*Excerpted text:*
"""
Thursday, August 20, 2020

Can You Succeed in Your Career without Hurting Others' Chances?

Abba Eban, who was a popular Israeli diplomat, once said, "You can’t achieve anything without getting in someone’s way.” This means that when you climb your career ladder, you may be hurting the chances of some people who may be slow movers or non-movers. Especially, if you are like many other ambitious career climbers who ruthlessly focus only on their own growth without giving a damn about the goals or feelings of others, you may just shrug your shoulders and say that those whose chances you are hurting are slow or non-movers and hence, they deserve to lose the race to you. 

Whenever the fact that you have hurt the chances of a few others haunts you, you may console yourself by thinking that you have not been sadistic and stood in their way just for the sake of achieving the career growth you have been aspiring for. On the contrary, you have succeeded in your efforts in achieving career growth because you have been proving time and again that you are a better leader or accomplisher. Of course, during the course of your journey, you may have used forceful language to make slow-movers among your peers or subordinates work faster. You may have hurt the chances of the growth of some of them as well. But is it possible to be graceful and gentle while handling such slow or non-movers? Let us find out.

How to handle slow movers?

It is impossible to achieve the career success you want without the help of others. These others may include slow movers as well. But you cannot behave like a Nazi for having their help. According to experts, you should be gentle while handling them. You will not derive any benefit by being harsh or by ill-treating these folks. When you confront situations in which their performances are below par, you should ask appropriate questions to know if they have any problems with the tasks. Yelling at them or scolding them will not only not get you the right type of response but will spoil your relationship with them. Only by knowing their problems, you will be able to extract the best out of them. Most importantly, they will cooperate and help you achieve the career growth you are aiming at.

Though DNA science says that certain habits are inveterate, you can easily change your ways by practice. This means that if you have all along been behaving like a ball-buster with your peers or subordinates, you can practice gentleness so that you will be able to handle them smoothly.
"""
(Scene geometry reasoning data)
"""
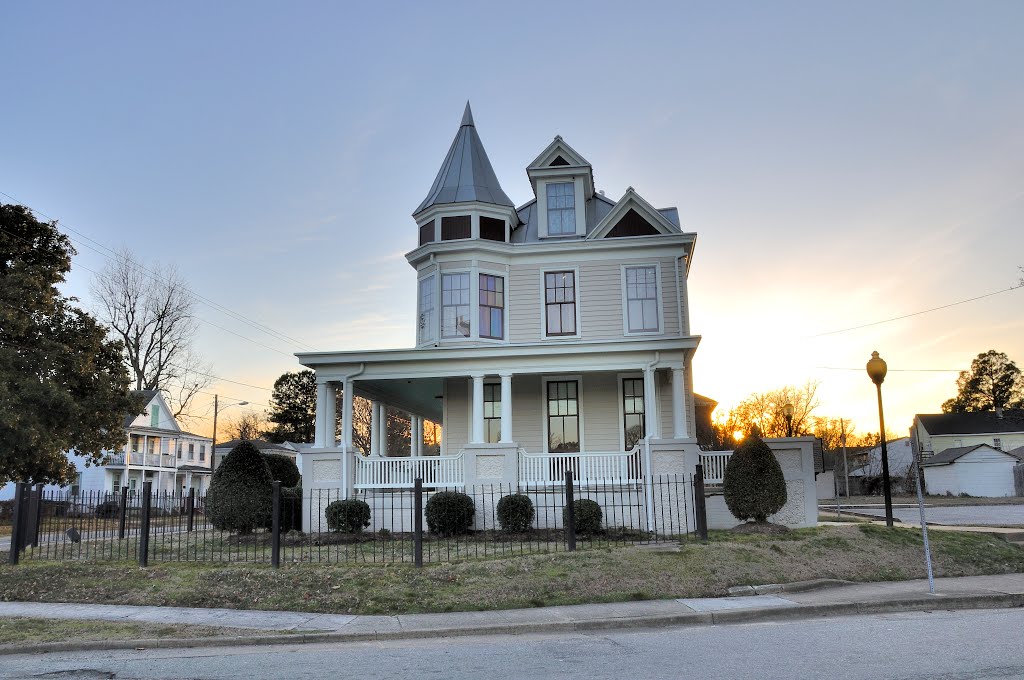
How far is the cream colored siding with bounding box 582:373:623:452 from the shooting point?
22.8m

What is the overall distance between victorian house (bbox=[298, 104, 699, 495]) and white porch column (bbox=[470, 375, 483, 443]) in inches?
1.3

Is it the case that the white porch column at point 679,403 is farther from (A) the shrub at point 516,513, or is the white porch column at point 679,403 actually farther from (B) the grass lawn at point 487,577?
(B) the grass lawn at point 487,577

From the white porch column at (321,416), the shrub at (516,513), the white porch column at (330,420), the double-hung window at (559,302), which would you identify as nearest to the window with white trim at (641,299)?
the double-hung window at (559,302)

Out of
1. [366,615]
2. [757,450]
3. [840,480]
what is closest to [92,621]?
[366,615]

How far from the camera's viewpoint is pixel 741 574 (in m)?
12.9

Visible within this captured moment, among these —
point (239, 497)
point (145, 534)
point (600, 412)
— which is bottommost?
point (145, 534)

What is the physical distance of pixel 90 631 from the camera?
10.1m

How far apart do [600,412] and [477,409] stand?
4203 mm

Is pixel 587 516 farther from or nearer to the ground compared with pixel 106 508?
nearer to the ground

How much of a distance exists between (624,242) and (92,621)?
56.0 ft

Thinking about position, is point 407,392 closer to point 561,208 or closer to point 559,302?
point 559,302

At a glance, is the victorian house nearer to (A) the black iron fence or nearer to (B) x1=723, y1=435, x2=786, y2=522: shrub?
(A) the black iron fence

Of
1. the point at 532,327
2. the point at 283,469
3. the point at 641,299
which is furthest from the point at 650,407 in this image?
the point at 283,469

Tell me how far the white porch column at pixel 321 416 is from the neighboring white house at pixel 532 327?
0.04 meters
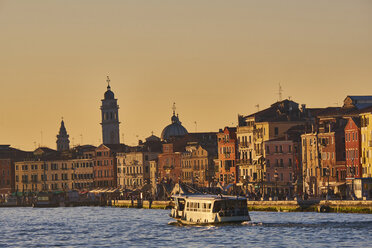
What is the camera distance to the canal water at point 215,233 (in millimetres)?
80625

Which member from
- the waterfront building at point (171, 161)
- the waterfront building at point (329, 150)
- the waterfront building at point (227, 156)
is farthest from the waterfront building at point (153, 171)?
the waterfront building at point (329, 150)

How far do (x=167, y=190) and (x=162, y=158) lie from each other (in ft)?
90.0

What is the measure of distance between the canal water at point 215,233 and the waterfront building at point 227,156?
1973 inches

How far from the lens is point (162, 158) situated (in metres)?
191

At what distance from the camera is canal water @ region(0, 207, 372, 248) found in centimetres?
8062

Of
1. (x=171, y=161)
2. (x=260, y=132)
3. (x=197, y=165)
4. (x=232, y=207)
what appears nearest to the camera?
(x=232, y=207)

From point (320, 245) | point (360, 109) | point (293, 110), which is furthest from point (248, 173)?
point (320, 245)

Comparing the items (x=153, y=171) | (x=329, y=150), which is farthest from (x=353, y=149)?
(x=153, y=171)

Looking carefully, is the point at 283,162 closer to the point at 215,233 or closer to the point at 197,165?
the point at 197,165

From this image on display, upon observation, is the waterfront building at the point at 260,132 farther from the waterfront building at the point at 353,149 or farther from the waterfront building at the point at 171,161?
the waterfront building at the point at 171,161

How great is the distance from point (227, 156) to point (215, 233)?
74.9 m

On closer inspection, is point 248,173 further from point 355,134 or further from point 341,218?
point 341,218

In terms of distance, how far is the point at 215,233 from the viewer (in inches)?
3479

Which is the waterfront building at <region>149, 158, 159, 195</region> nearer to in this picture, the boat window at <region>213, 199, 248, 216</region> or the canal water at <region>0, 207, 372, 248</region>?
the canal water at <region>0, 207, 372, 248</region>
"""
*Brief 1:* Which sentences in the career-growth article end with a question mark?
*Brief 2:* Write out everything in the career-growth article from "Can You Succeed" down to "race to you.", swapping "diplomat" for "statesman".

*Expected output 1:*
- Can You Succeed in Your Career without Hurting Others' Chances?
- But is it possible to be graceful and gentle while handling such slow or non-movers?
- How to handle slow movers?

*Expected output 2:*
Can You Succeed in Your Career without Hurting Others' Chances?

Abba Eban, who was a popular Israeli statesman, once said, "You can’t achieve anything without getting in someone’s way.” This means that when you climb your career ladder, you may be hurting the chances of some people who may be slow movers or non-movers. Especially, if you are like many other ambitious career climbers who ruthlessly focus only on their own growth without giving a damn about the goals or feelings of others, you may just shrug your shoulders and say that those whose chances you are hurting are slow or non-movers and hence, they deserve to lose the race to you.